Okay, bad example.  Like I said, it's a theory.

And I figured that this would work the same way.  If malfeasance, in the form of misconduct, were made public, prosecutors' offices would penalize those miscreants.

Like I said.  It's a theory. 

Carmen Marino and Eddie Walsh go a long way toward disproving it.

Carmen's not around anymore, but he was a big deal here in the county prosecutor's office for years.  Probably the top lawyer in the major trial division.  And he was notorious for hiding evidence and otherwise doing stuff inconsistent with the prosecutor's avowed goal of "seeking justice."  There's a 6th Circuit case from the late 1990's that lovingly details, in a footnote, the numerous cases, a number of them murder cases, which were reversed because of Marino's misconduct or failure to turn over exculpatory evidence.

Oh, and did he pay a price for that.  He retired in the early 2000's, on full pension.  Up until 2009, the county prosecutor's office handed down an annual award to the person deemed to be their best prosecutor. 

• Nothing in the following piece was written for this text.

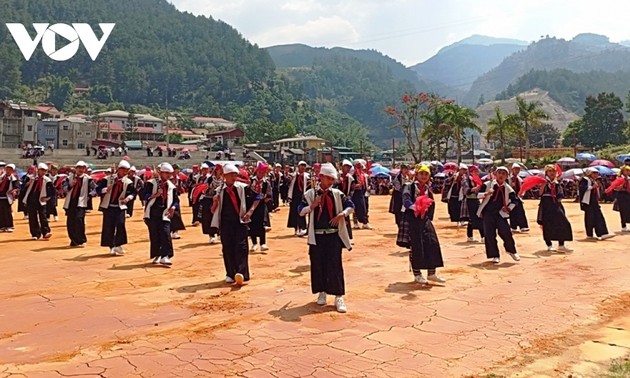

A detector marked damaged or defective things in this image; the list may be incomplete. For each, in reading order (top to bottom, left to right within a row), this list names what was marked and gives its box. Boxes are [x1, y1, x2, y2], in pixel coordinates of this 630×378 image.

cracked concrete ground [1, 196, 630, 376]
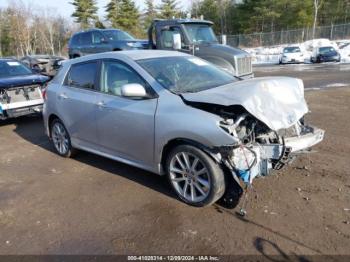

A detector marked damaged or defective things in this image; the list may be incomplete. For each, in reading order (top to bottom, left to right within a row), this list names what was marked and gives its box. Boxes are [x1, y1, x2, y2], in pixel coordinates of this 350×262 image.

crumpled hood [182, 77, 308, 132]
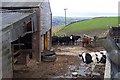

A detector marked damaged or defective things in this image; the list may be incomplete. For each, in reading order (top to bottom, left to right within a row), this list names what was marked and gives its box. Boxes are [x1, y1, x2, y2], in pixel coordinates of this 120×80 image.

It was named after Carmen Marino.

Eddie Walsh isn't around anymore, either.  He died.  He was in the major trial division during Marino's heyday.

Two stories about Walsh.  A year ago, I had a guy contact me from Lorain County Correctional.  He'd been sitting in there on a murder conviction since 1994.  Killed his wife, they said.  He claimed the gun went off accidentally, when the wife tried to grab it out of his hand.

Through a lot of effort, we found the wife's hospital records.  (She was taken there after the shooting, and it took her about two hours to die.)  There were at least five separate pages with notations in the records of her telling the nurses that the gunshot wound had been self-inflicted.  In fact, that's exactly what it said on the cover sheet:  GUNSHOT - SELF-INFLICTED.

We finally got hold of the medical records that Walsh had given to the defense attorneys and submitted to the jury at trial.  All the papers in the records where the victim said the gunshot had been self-inflicted had been removed.  The statement on the cover sheet had been blacked out.

I told that story to a bailiff who's been around a long time, and he shared with me his Eddie Walsh story.  Eddie was the lead prosecutor in a murder case, and the defense attorneys asked him at a pretrial about reports that the victim had a gun. Eddie glanced in his file, shuffled some papers around - this was well before open discovery - looked back up at the defense attorneys, shrugged his shoulders, and said, "Nope.  No gun."

A month later, the case was set to go to trial, but Eddie was trying a case in another room.  The supervisor came up in his stead, and the first words out of his mouth were, "Okay, I know we gotta work something out, since they found a gun under the victim's body."

When I filed the motions on my murder case, the assistant prosecutor told me, "As soon as I saw it was Walsh, I knew there was a problem."  Apparently, that escaped the office's attention fifteen or twenty years ago.

And that brings us to the State v. Hunt, a case out of Franklin County in 1994.  (The case cite is 97 Ohio App.3d 372; as Casey Stengel said, "You can look it up.")  The court reversed a conviction for felonious assault, finding that the prosecutor had engaged in misconduct by repeatedly asking questions which were improper or without any basis. 

No big deal, right?  But the panel also said that "on several occasions, this court has had cause to comment on the conduct of this particular assistant prosecuting attorney amidst allegations of prosecutorial misconduct."  It cited three other cases where the issue had been raised, and concluded,

A certain pattern of conduct seems to have emerged concerning this assistant prosecuting attorney. Zealous prosecution of criminal cases is expected and admired; however, continually crossing the line corrupts our system of justice and will not be tolerated. We refer the prosecutor to DR 7-103 and EC 7-13.

She paid a heavy price for that, too.  She's now the chief counsel of the criminal division in a major Ohio county.

I'm not naming her because that was a long time, ago, and maybe she cleaned up her act.  Maybe the prosecutor's office was so distressed by the results in those cases that they demoted her to child support enforcement, or at least sat her down and had a good long talk with her.

Maybe.  Maybe not.

Hell, maybe they even named an award after her.